Transmitting all the information needed in a NMP may create bottlenecks for what concerns the data transmission, especially when dealing with multidimensional signals such as the ones needed in a spatial audio framework. In [15] we explore a technique that could enable the compression of audio data. We do this by first studying a preliminary problem that has also relevant implications from an Explainable Artificial Intelligence (XAI) perspective. CNN models dealing with audio, usually take as input time-frequency representations of the audio signal, which is consecutively compressed by the layers of the model in order to extract high-level features. In [15] we consider pre-trained CNNs as feature extractors and build specular decoder networks in order to reconstruct the input time-frequency representation from the output of the intermediate layers. Results show that it is easy to reconstruct the input from convolutional layers, while it is considerably more complex when dealing with fully connected ones. This motivates us to further investigations, since by building proper networks, it would be possible to use their intermediate layers in order to perform compression on the multidimensional input audio signals.

7 Conclusion

In this chapter we presented the main results concerning the development of IMPERMANENCE as a comprehensive framework for the realization of NMPs. The biggest innovation of IMPERMANENCE is that it does not simply aim at reducing the issues already treated in the literature, e.g. low latency audio/video streaming, but it aims at creating an all around environment that feels coherent and whole to the musicians.
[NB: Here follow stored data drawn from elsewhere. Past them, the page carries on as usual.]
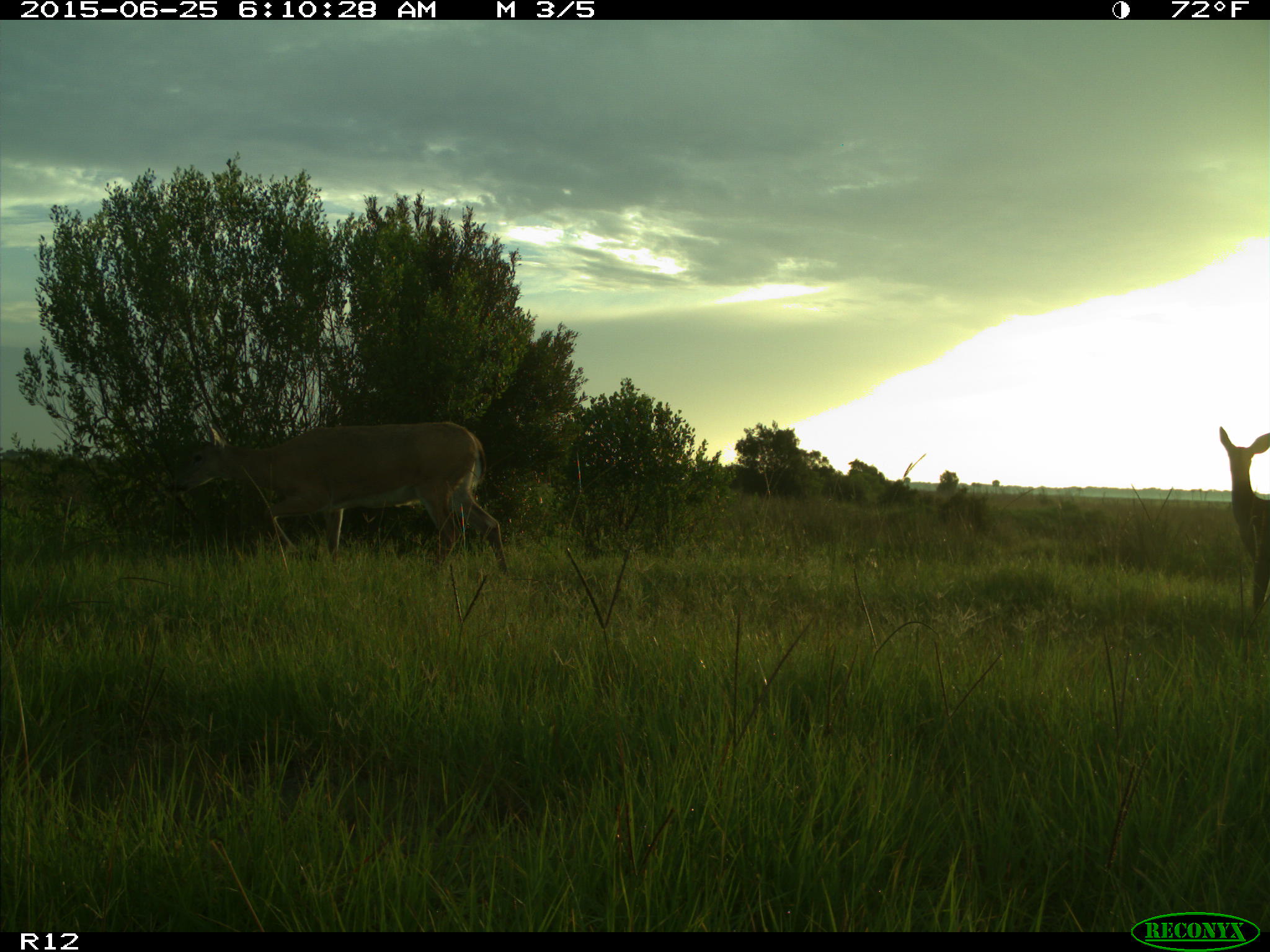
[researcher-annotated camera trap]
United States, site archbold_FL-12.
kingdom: Animalia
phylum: Chordata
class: Mammalia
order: Artiodactyla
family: Cervidae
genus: Odocoileus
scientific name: Odocoileus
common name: deer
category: unidentified deer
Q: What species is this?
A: Unidentified deer (deer) (Odocoileus).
In this sense, we treat the NMP as a Functional eXtended Reality (FXR) experience, where the objective is not the simplistic realism, but the creation of an environment that it is based on the needs of the musicians. In order to do this we base the design choices of IMPERMANENCE on the results obtained through experiments performed using the research framework TEMPERANCE, considering real musicians. We believe that the proposed method will enable NMP to be treated not as a mere approximation of the physical performance, but as a type of performance on its own.